If both are required, run the following script to extract frames using "tvl1" algorithm.

```shell
bash extract_frames.sh
```

## Step 4. Generate File List

you can run the follow script to generate file list in the format of rawframes and videos.

```shell
bash generate_rawframes_filelist.sh
bash generate_videos_filelist.sh
```

## Step 5. Check Directory Structure

After the whole data process for HMDB51 preparation,
you will get the rawframes (RGB + Flow), videos and annotation files for HMDB51.

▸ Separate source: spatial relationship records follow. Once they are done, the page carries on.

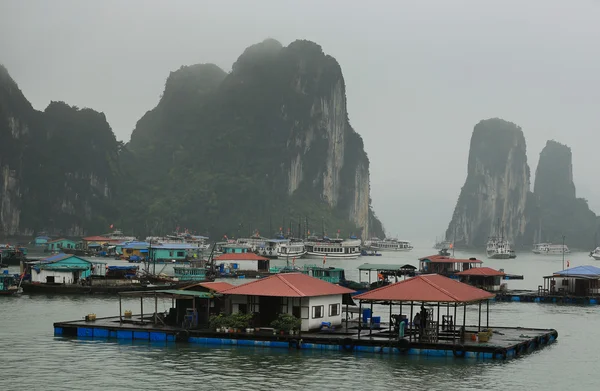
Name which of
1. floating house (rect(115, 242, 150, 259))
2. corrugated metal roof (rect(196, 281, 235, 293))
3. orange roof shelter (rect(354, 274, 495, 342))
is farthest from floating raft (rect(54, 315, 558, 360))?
floating house (rect(115, 242, 150, 259))

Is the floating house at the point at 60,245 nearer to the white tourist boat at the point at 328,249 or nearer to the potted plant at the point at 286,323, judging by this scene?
the white tourist boat at the point at 328,249

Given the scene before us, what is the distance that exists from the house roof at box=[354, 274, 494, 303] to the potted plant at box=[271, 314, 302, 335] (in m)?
2.62

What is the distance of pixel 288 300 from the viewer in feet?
116

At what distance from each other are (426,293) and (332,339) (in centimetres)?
412

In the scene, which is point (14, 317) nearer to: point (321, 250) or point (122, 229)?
point (321, 250)

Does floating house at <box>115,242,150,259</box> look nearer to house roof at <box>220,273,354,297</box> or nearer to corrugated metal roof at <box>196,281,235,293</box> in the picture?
corrugated metal roof at <box>196,281,235,293</box>

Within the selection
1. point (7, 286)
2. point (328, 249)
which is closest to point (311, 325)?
point (7, 286)

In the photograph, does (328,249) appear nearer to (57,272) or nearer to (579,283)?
(579,283)

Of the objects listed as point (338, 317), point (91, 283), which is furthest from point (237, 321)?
point (91, 283)

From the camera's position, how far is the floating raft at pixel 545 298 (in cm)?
5988

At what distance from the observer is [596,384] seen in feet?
97.3

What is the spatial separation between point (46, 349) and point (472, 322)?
76.0 ft

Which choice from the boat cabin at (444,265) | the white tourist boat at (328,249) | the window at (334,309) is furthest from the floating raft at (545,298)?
the white tourist boat at (328,249)

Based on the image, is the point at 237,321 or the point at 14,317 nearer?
the point at 237,321
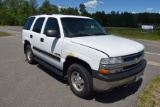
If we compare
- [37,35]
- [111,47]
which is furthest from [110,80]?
[37,35]

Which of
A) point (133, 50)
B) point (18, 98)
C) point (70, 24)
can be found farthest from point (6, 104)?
point (133, 50)

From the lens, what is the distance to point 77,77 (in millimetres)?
4480

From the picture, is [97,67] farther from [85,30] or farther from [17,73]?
[17,73]

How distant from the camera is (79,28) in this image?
5.12 metres

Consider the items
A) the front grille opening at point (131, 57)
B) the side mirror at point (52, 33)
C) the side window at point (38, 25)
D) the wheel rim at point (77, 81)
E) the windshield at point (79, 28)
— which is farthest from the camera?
the side window at point (38, 25)

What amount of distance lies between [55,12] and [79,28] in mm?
59116

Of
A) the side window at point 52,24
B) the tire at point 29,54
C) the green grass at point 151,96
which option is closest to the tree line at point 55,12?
the tire at point 29,54

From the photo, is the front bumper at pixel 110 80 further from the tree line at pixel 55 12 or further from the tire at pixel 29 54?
the tree line at pixel 55 12

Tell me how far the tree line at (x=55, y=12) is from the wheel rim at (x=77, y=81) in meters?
36.9

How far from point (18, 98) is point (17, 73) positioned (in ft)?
6.48

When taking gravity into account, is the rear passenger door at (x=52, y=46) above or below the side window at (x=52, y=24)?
below

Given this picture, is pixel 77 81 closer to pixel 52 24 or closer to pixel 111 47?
pixel 111 47

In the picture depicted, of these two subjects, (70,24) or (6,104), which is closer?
(6,104)

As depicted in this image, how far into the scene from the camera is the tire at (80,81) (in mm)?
4079
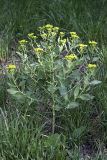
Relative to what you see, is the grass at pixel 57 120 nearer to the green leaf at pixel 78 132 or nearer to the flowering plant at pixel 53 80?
the green leaf at pixel 78 132

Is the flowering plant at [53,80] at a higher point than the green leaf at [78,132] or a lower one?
higher

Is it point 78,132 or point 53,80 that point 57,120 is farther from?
point 53,80

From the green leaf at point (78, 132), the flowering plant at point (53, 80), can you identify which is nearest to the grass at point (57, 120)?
the green leaf at point (78, 132)

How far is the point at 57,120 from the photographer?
2875 mm

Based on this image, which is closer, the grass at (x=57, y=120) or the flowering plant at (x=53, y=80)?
the grass at (x=57, y=120)

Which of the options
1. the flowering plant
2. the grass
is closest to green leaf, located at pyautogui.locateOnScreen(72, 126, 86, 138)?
the grass

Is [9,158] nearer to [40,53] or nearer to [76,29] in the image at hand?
[40,53]

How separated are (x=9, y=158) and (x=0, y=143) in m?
0.10

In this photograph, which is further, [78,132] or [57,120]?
[57,120]

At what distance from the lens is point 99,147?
2543 mm

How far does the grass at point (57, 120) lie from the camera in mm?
2379

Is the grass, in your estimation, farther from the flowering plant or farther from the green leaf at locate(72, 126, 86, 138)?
the flowering plant

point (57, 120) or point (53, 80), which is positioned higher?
point (53, 80)

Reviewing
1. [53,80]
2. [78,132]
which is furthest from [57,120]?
[53,80]
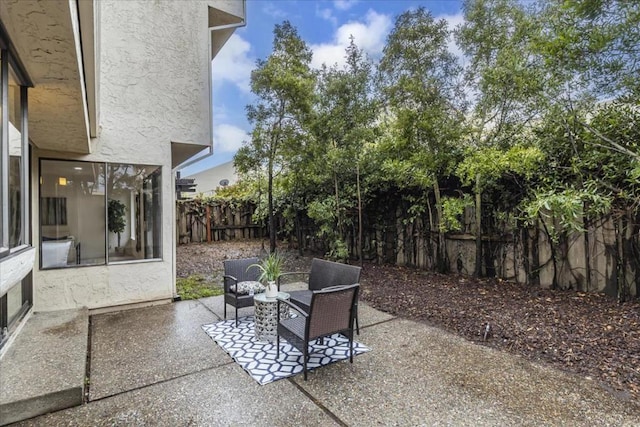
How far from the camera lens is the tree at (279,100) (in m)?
8.21

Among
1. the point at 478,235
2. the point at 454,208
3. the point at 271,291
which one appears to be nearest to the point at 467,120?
the point at 454,208

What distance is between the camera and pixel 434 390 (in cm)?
288

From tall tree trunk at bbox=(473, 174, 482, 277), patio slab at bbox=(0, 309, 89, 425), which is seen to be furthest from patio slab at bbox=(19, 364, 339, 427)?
tall tree trunk at bbox=(473, 174, 482, 277)

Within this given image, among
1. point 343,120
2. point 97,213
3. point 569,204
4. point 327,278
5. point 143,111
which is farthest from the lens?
point 343,120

In the context of the whole project (for HMDB51 only), the folder structure will look like:

```
mmaction2
├── mmaction
├── tools
├── configs
├── data
│   ├── hmdb51
│   │   ├── hmdb51_{train,val}_split_{1,2,3}_rawframes.txt
│   │   ├── hmdb51_{train,val}_split_{1,2,3}_videos.txt
│   │   ├── annotations
│   │   ├── videos
│   │   │   ├── brush_hair
│   │   │   │   ├── April_09_brush_hair_u_nm_np1_ba_goo_0.avi

│   │   │   ├── wave
│   │   │   │   ├── 20060723sfjffbartsinger_wave_f_cm_np1_ba_med_0.avi
│   │   ├── rawframes
│   │   │   ├── brush_hair
│   │   │   │   ├── April_09_brush_hair_u_nm_np1_ba_goo_0
│   │   │   │   │   ├── img_00001.jpg
│   │   │   │   │   ├── img_00002.jpg
│   │   │   │   │   ├── ...
│   │   │   │   │   ├── flow_x_00001.jpg
│   │   │   │   │   ├── flow_x_00002.jpg
│   │   │   │   │   ├── ...
│   │   │   │   │   ├── flow_y_00001.jpg
│   │   │   │   │   ├── flow_y_00002.jpg
│   │   │   ├── ...
│   │   │   ├── wave
│   │   │   │   ├── 20060723sfjffbartsinger_wave_f_cm_np1_ba_med_0
│   │   │   │   ├── ...
│   │   │   │   ├── winKen_wave_u_cm_np1_ri_bad_1

```

For training and evaluating on HMDB51, please refer to [getting_started.md](/docs/getting_started.md).